The first thing I noted was that all of the patrons were Asian. I always take that as a good sign. I should have realized I was in trouble when this was my silverware:
The menu had big Korean characters, small English descriptions and pictures, but I couldn’t make heads or tails of what I wanted. The second waitress was able to understand that I was clueless on the menu and made three recommendations by pointing at different combos. I chose what I have since found to be bibimbap, which was described as “meat, rice, vegetables, pepper paste”, with salad and appetizers.
First to arrive were the five appetizers. I have now identified four – I didn’t photo the fifth, but I can best describe it as looking like KFC cole slaw, without the orange flakes, and scooped out like ice cream. I chose not to try that.
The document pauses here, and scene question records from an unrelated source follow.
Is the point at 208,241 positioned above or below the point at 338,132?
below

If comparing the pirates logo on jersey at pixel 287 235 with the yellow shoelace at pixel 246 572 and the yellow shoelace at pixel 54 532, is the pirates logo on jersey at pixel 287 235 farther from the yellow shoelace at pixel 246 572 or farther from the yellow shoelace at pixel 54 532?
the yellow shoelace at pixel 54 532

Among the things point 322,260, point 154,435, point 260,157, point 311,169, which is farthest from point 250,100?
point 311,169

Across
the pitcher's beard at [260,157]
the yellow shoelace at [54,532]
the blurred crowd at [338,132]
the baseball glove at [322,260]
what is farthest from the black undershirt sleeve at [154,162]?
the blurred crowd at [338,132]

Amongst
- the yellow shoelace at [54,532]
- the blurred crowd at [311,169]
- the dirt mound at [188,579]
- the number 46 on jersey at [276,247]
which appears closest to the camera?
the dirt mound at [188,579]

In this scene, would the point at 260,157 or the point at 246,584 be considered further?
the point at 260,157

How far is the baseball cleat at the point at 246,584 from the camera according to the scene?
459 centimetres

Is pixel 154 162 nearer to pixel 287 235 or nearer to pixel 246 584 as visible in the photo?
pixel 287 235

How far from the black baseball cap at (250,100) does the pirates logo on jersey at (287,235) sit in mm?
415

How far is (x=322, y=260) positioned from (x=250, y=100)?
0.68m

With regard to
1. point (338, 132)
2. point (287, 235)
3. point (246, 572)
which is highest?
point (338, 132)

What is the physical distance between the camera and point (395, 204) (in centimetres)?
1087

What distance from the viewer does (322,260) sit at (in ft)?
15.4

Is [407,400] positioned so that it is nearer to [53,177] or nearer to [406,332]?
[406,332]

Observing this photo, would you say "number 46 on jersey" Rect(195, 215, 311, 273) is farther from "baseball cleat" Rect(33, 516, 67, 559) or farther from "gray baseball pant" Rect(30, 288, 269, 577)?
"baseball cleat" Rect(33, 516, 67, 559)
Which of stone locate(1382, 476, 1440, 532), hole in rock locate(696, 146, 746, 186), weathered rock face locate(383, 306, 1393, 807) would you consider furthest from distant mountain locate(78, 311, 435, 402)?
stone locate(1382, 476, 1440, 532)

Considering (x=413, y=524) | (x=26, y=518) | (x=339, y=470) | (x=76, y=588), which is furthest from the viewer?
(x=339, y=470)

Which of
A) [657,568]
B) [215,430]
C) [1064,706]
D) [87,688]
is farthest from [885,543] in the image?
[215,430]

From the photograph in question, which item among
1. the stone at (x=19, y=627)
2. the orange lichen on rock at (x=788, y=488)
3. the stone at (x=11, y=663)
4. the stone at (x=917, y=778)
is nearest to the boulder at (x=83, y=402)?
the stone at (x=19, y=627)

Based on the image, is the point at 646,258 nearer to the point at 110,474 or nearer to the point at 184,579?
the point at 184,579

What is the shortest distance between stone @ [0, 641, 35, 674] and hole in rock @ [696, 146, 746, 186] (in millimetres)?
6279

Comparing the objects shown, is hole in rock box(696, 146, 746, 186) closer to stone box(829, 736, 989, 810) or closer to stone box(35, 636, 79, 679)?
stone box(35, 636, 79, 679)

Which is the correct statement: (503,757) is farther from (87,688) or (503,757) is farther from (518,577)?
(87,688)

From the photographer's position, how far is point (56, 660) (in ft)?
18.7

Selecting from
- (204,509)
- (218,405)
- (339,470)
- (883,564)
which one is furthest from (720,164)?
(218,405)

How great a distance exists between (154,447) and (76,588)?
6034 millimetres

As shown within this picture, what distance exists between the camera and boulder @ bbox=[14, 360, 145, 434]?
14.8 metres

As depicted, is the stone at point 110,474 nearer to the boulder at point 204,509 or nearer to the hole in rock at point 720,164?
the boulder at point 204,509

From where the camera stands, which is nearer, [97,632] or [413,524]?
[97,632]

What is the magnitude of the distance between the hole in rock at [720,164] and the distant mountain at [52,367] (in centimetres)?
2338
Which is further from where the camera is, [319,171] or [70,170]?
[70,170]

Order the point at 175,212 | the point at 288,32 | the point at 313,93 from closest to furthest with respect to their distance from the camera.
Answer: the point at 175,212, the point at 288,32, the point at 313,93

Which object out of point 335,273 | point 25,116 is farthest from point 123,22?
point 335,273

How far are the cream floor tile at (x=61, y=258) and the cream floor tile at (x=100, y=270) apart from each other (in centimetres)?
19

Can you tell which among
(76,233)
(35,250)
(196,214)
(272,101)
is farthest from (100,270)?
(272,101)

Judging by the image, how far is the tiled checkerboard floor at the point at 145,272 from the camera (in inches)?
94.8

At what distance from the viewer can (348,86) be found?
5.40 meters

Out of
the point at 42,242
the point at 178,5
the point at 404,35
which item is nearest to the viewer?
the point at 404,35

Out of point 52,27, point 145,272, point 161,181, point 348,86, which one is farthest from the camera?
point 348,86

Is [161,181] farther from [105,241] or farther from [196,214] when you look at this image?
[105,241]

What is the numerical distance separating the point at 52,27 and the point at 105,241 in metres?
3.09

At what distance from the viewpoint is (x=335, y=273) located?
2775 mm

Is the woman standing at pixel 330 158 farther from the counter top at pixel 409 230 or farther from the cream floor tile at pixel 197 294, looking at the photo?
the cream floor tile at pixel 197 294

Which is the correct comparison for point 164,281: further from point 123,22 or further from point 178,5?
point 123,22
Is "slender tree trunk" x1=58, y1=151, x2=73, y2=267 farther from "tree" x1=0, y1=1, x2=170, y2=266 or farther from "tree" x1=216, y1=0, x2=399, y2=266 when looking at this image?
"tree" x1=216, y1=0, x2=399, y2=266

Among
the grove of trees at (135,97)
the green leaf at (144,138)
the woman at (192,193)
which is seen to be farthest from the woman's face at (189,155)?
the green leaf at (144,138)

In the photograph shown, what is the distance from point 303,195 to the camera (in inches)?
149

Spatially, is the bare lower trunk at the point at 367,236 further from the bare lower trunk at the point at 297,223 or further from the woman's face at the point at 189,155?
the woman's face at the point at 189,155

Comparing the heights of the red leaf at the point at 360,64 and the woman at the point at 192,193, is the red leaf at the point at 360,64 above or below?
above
I knew I wouldn’t like the broccoli, mainly because it was broccoli.
This one looked like the chicken from Mongolian chicken, but had the texture of tofu. One bite was enough.
That one was kimchi. I’ve hated kimchi since my first encounter in the late 80s at Mirror of Korea, down town.
This one baffled me. I couldn’t figure out the taste, but it most closely resembled the taste of dirt.
I ended up with a third waitress trying to explain, who used a series of hand gestures (tree + making a small “o” from her thumb and index finger) to play a form of charades that ended up with the winning word – “acorn”. It was acorn jello, which explains why it tasted like dirt.
Then came the bibimbap. It was a 10″ silver mixing bowl, with lettuce in the center, topped by a fried egg covered with sesame seeds, surrounded around the bowl by sliced mushrooms, sliced carrots, tofu, black noodles, ground something, cabbage, peppers and a couple of other things. Accompanied by a bowl of white rice and a cup of soup.
I tried to eat the beef + the rice + the sauce with the chopsticks and flung food over the place. The waitress, having pity upon me, walked over, made the universal sign of “need help, you dolt?” and took the bowl, the giant spoon, a squeezee bottle filled with spicy red sauce, and started mixing. She’d stir, squeeze in red sauce and repeat.
She handed me back a bowl full of rice with all kinds of stuff mixed into it. I’ll have to confess, I picked out the fried egg and ate the rice.
Then I drove through Wendy’s for a wrap on the way back to the office.